Дома Александр Константинович узнал новость от
Ксении: минувшей ночью Глушаков спешно въехал в свой недостроенный особняк. Перед этим наскоро были вставлены стекла, сложена печь. Из трубы теперь валил дым, а в окнах по вечерам блуждали огни лампы-переноски: люстры еще не успели подвесить.
Вскоре вся округа знала, что Глушаков и его компания взялись писать и рассылать по инстанциям опровергательные бумаги, собирали под ними подписи угодников. В тех письмах медовых все три браконьера так расхваливались, что им надо было давать медали за трудовые подвиги. Это ж отцы поселка, гордость Медвежьего Мыса! А к ним придрались, опозорили. Собрались на природе ушицу сварить, а на них с пистолетами — тыкали в спину, запугивали!
Никто не тыкал, никто не запугивал и лишнего ничего в протокол не писал. Но почта угодников мутила воду до самого дна. С этими письмами много возились, мусолили. А тем временем материал по трем браконьерам передали в прокуратуру.
И карусель завертелась.
Первым делом подняли отчеты по изъятию ценной рыбы. У кого и когда, сколько и где отбирали? Куда поступала рыба потом? Бобров вел документы исправно, ухватиться тут было не за что. И это странным образом злило следствие. Дотошно, пристрастно хватались за всякие мелочи.
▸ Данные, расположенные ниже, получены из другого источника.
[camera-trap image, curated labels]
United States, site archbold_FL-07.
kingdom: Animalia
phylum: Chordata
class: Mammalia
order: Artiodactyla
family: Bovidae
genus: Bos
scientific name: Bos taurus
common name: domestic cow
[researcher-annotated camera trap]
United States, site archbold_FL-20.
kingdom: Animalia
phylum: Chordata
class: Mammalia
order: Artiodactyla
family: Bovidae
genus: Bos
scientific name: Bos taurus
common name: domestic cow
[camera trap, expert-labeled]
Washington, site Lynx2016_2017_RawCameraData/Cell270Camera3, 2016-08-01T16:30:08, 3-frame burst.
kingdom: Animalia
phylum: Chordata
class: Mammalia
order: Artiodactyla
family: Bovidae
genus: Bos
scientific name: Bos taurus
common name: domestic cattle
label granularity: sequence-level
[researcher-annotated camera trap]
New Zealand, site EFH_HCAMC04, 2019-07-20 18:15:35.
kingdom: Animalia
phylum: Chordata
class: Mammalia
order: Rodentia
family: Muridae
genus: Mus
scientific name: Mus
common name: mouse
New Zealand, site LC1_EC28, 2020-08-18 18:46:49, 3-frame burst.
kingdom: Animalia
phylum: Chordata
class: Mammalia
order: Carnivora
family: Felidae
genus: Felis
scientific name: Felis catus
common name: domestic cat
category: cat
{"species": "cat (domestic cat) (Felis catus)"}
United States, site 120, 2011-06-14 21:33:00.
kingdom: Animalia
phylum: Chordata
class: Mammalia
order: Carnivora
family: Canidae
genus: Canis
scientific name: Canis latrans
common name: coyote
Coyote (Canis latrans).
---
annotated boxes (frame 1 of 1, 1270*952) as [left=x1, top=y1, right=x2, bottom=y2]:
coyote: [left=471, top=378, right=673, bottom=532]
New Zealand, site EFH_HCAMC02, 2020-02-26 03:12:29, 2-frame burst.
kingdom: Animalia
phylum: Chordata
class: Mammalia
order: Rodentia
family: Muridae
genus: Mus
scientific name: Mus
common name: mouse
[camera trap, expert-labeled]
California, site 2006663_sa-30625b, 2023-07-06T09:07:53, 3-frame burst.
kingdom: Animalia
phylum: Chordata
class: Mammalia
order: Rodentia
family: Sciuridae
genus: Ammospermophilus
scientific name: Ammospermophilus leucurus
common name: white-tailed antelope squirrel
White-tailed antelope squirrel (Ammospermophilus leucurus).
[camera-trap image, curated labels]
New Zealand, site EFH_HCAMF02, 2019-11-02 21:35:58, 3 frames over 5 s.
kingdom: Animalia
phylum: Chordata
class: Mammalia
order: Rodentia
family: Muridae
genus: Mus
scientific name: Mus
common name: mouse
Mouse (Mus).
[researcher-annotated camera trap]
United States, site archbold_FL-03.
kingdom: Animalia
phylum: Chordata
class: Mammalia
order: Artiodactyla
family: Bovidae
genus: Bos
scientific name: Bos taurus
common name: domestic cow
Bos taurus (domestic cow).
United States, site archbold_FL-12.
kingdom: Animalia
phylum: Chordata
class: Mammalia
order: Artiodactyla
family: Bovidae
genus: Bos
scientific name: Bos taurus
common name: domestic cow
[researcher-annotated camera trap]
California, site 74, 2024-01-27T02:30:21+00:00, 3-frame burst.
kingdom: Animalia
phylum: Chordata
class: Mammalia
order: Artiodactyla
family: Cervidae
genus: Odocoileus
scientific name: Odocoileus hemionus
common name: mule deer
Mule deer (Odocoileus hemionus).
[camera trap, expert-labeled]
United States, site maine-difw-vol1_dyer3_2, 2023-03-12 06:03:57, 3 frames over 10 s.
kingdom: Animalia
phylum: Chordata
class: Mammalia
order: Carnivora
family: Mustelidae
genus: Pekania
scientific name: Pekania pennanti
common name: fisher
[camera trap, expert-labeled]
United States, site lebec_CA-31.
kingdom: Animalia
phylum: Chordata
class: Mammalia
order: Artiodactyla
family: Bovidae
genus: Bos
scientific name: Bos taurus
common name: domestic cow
Старший Ондатр предвидел: «В моей-то густой шерсти как раз и будут выискивать блох». Доходило до смехотворного.
— Вы таскали мешками со стрежевого песка от рыбаков гослова стерлядь и муксуна?
— Я ношу с собой только портфель!
— Стаж вашей работы в рыбоохране десять лет. Сколько вы съели за эти годы черной икры?
— Не считал! Если пересчитать все икринки, то много!
— А ведь это валюта…
— И непременное блюдо на приемах всех иностранных гостей!
— А вы человек дерзкий.
— Не отрицаю. Но характер ваших вопросов… Так и ждешь: «А чем занимался до семнадцатого года?»
Наветы даже намеком коробили душу Боброва. А от Фролкина сущая правда отскакивала горохом. Ника стрелял лосей с вертолета в Русановском лесу, когда еще состоял в пожарной охране. С местным егерем у него была стычка. Однако факт документами не подтверждался: Смагин в своем отделе упрятал концы хорошо.
Рейды прекратились, «Гарпун» сиротливо стоял на приколе под яром рыбозавода. Старший Ондатр, для которого безделье было острее ножа, спал на катере и нес вахту. Иногда к «Гарпуну» подходила краснощекая Любка, улыбалась и томно вздыхала.
— Одна гуляешь? — спрашивал ее без прежней шутливости Александр Константинович.
— Одна. Грустно, — призналась Любка и как-то сухо засмеялась.
— Погода на осень тянет.
— Да, отзвенели деньки нарымскими комарами! Скоро и ты катер на берег вытянешь.
— До этого еще далеко. А правда, давно ли страда сенокосная маяла жарой и гнусом…
…В конце августа Бобров узнал, что районный участковый рыбоинспектор Фролкин отпущен на два месяца в отпуск по приказу самого Низкодубова. Фролкин подыскал себе надежного напарника и подался на Стопудовое болото драть скребком клюкву.
А уродилась эта ягода в тех местах просто невиданная.
11
Ах, пора ты покосная…
Большая вода утекла в океан тогда вовремя, и на лугах за лето хорошо наросла трава. Покосники, всегда с нетерпением ждущие сенокос, дружно двинулись на отведенные места.
Не припоздал с выездом на луга и Старший Ондатр.
В Медвежьемысской рыбоохране был конь, которого здесь держали для зимних выездов, ведь браконьеры круглый год лезут на большие и малые реки. Летом им вольготнее: умчался на лодке — и следов нет. А зима, с ее обильными снегопадами, делает их уязвимее. По тем же протокам, курьям, белорыбным глубоким озерам, что находятся в пределах досягаемости, ездят инспектора смотреть лед, искать, что и где выставлено в запретных водах, долбить обнаруженные поды-проруби, вытягивать из-подо льда самоловы, ставные сети, фитили. На лошадке, само собой, далеко не разбежишься, но все не пешком. Унты с меховыми чулками, овчиный тулуп до пят, а еще лучше — собачья доха. В таком одеянии, подремывая, можно верст сорок проехать.
Давно Бобров теребил свою управу насчет «Бурана». Обещали выделить новый. Тогда, пожалуй, не нужен будет и конь. Но Александр Константинович коня продавать жалел. Конь был нужен инспекции для заготовки кормов, подвозки дров зимой. Нужда и в том, и в другом была у каждого: в селе живут, не в городе. Поразмыслив, Бобров решил и нынче поставить сена не только на бычка и корову, но и на сивку. Все заботы тут Александр Константинович взял на себя. У Фролкина крестьянской закваски не было.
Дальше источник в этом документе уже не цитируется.